Sometimes the Diggers aspire to nobler game, and succeed in entrapping
the antelope, the fleetest animal of the prairies. The process by which
this is effected is somewhat singular. When the snow has disappeared,
says Captain Bonneville, and the ground become soft, the women go into
the thickest fields of wormwood, and pulling it up in great quantities,
construct with it a hedge, about three feet high, inclosing about a
hundred acres. A single opening is left for the admission of the game.

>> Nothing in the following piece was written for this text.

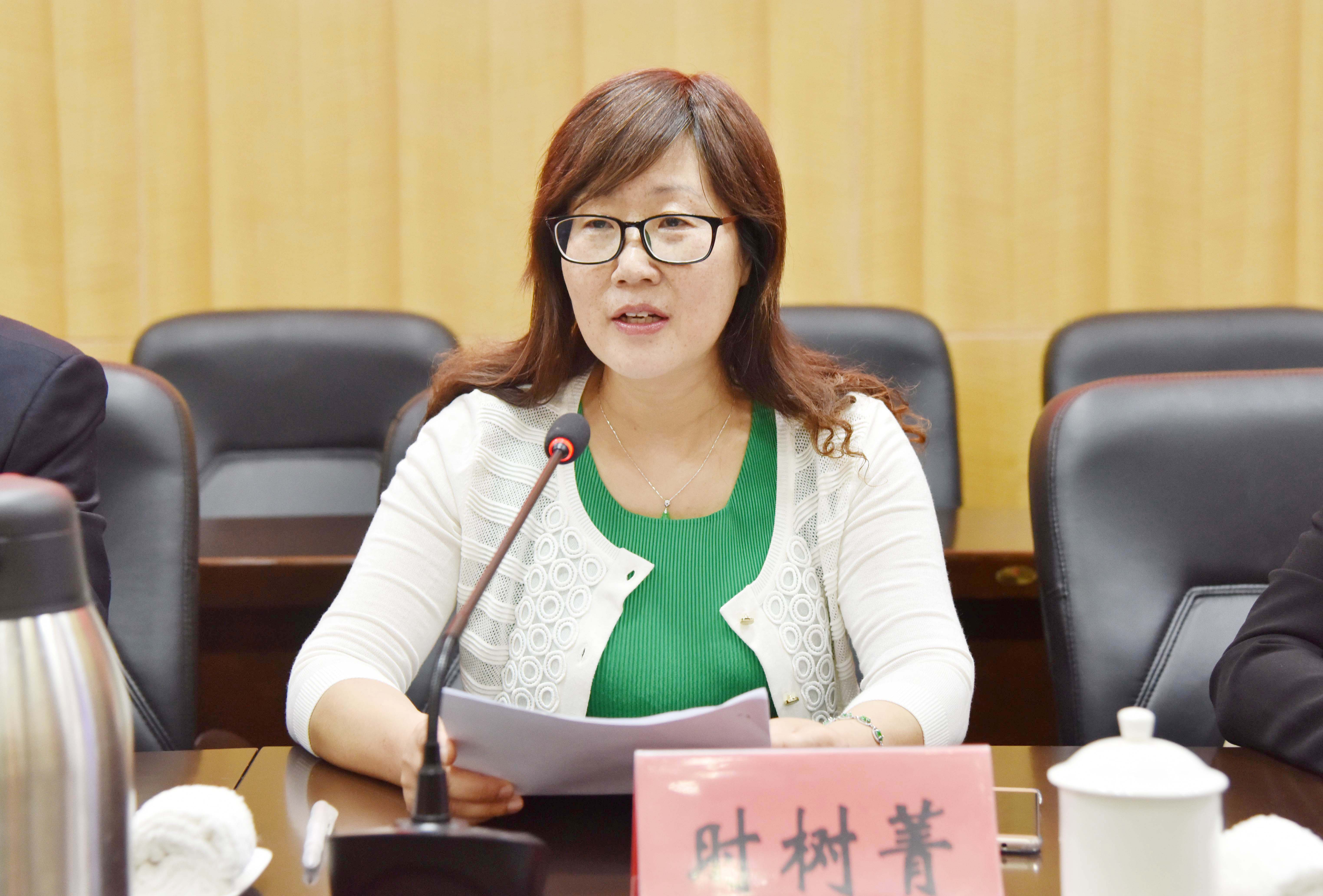 3Beat365党委宣传部部长时树菁传达全省思想政治工作会议精神.jpg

This done, the women conceal themselves behind the wormwood, and wait
patiently for the coming of the antelopes; which sometimes enter this
spacious trap in considerable numbers. As soon as they are in, the women
give the signal, and the men hasten to play their part. But one of them
enters the pen at a time; and, after chasing the terrified animals round
the inclosure, is relieved by one of his companions. In this way
the hunters take their turns, relieving each other, and keeping up a
continued pursuit by relays, without fatigue to themselves. The poor
antelopes, in the end, are so wearied down, that the whole party of men
enter and dispatch them with clubs; not one escaping that has entered
the inclosure. The most curious circumstance in this chase is, that an
animal so fleet and agile as the antelope, and straining for its life,
should range round and round this fated inclosure, without attempting to
overleap the low barrier which surrounds it. Such, however, is said to
be the fact; and such their only mode of hunting the antelope.
Notwithstanding the absence of all comfort and convenience in their
habitations, and the general squalidness of their appearance, the
Shoshokoes do not appear to be destitute of ingenuity. They manufacture
good ropes, and even a tolerably fine thread, from a sort of weed found
in their neighborhood; and construct bowls and jugs out of a kind of
basket-work formed from small strips of wood plaited: these, by the aid
of a little wax, they render perfectly water tight. Beside the roots on
which they mainly depend for subsistence, they collect great quantities
of seed, of various kinds, beaten with one hand out of the tops of the
plants into wooden bowls held for that purpose. The seed thus collected
is winnowed and parched, and ground between two stones into a kind of
meal or flour; which, when mixed with water, forms a very palatable
paste or gruel.
Some of these people, more provident and industrious than the rest, lay
up a stock of dried salmon, and other fish, for winter: with these, they
were ready to traffic with the travellers for any objects of utility in
Indian life; giving a large quantity in exchange for an awl, a knife,
or a fish-hook. Others were in the most abject state of want and
starvation; and would even gather up the fish-bones which the travellers
threw away after a repast, warm them over again at the fire, and pick
them with the greatest avidity.
The farther Captain Bonneville advanced into the country of these
Root Diggers, the more evidence he perceived of their rude and forlorn
condition. "They were destitute," says he, "of the necessary covering
to protect them from the weather; and seemed to be in the most
unsophisticated ignorance of any other propriety or advantage in the
use of clothing. One old dame had absolutely nothing on her person but a
thread round her neck, from which was pendant a solitary bead."
What stage of human destitution, however, is too destitute for vanity!
Though these naked and forlorn-looking beings had neither toilet to
arrange, nor beauty to contemplate, their greatest passion was for a
mirror. It was a "great medicine," in their eyes. The sight of one was
sufficient, at any time, to throw them into a paroxysm of eagerness and
delight; and they were ready to give anything they had for the smallest
fragment in which they might behold their squalid features. With this
simple instance of vanity, in its primitive but vigorous state, we shall
close our remarks on the Root Diggers.